Scheitern an der Realität

Rund 1.340 Euro netto verdienen diplomierte Pflegekräfte für 30 Stunden nach dreijähriger Ausbildung. Mehr zu arbeiten sei für die meisten keine Option, glaubt Guglberger. Schon jetzt liege die Drop-out-Rate – auch dank vieler Quereinsteiger – in den ersten fünf Jahren für manche Betriebe bei 30 Prozent. Erst im Job bemerkten manche, dass sie dem Druck nicht standhalten: "Viele scheitern an der Realität." Für die Arbeitgeberseite, die rund 100.000 Menschen in Pflegediensten beschäftigt, hat man dieser mit dem aktuellen Angebot schon Rechnung getragen: Man sei mit 2,35 Prozent Lohnerhöhung und einer besseren Bezahlung für diplomierte Pflegekräfte von bis zu 840 Euro pro Jahr der Gewerkschaftsseite weit entgegengekommen.

### AUFTRAG 1:
Welche Lohnerhöhung sieht das aktuelle Angebot der Arbeitgeberseite laut Übungstext vor?
### AUFTRAG 2:
Übertrage aus dem Übungstext wortgetreu den Abschnitt, der bei den Worten „Rund 1.340 Euro“ einsetzt und nach „Gewerkschaftsseite weit entgegengekommen.“ endet.
Die Auflistung nach dem Übungstext ist davon unabhängiges Material.

### BEREITGESTELLTE DATEN:
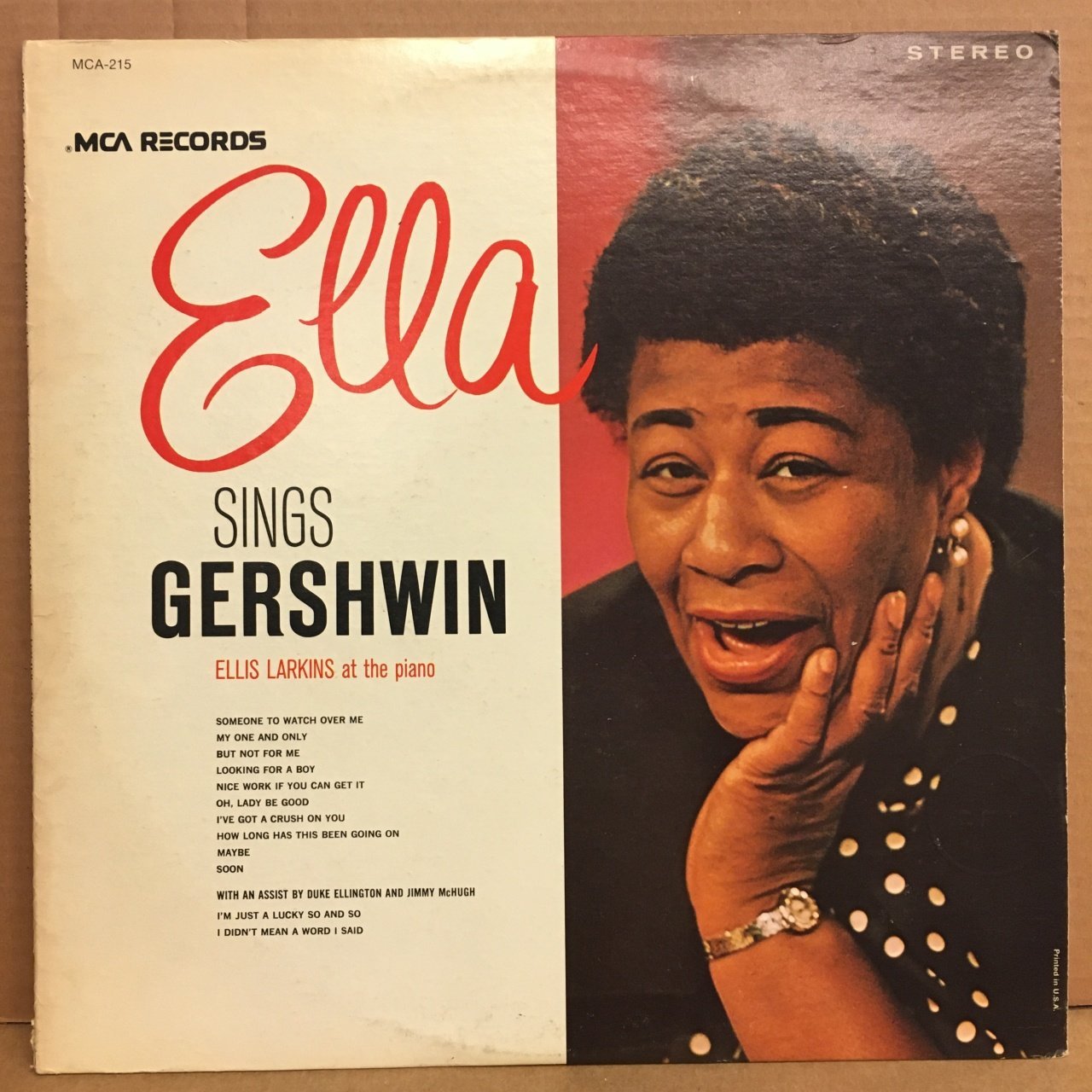 ELLA FITZGERALD SINGS GERSHWIN ELLIS LARKIN 2.EL PLAK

### ERGEBNIS 1:
2,35 Prozent

### ERGEBNIS 2:
Rund 1.340 Euro netto verdienen diplomierte Pflegekräfte für 30 Stunden nach dreijähriger Ausbildung. Mehr zu arbeiten sei für die meisten keine Option, glaubt Guglberger. Schon jetzt liege die Drop-out-Rate – auch dank vieler Quereinsteiger – in den ersten fünf Jahren für manche Betriebe bei 30 Prozent. Erst im Job bemerkten manche, dass sie dem Druck nicht standhalten: "Viele scheitern an der Realität." Für die Arbeitgeberseite, die rund 100.000 Menschen in Pflegediensten beschäftigt, hat man dieser mit dem aktuellen Angebot schon Rechnung getragen: Man sei mit 2,35 Prozent Lohnerhöhung und einer besseren Bezahlung für diplomierte Pflegekräfte von bis zu 840 Euro pro Jahr der Gewerkschaftsseite weit entgegengekommen.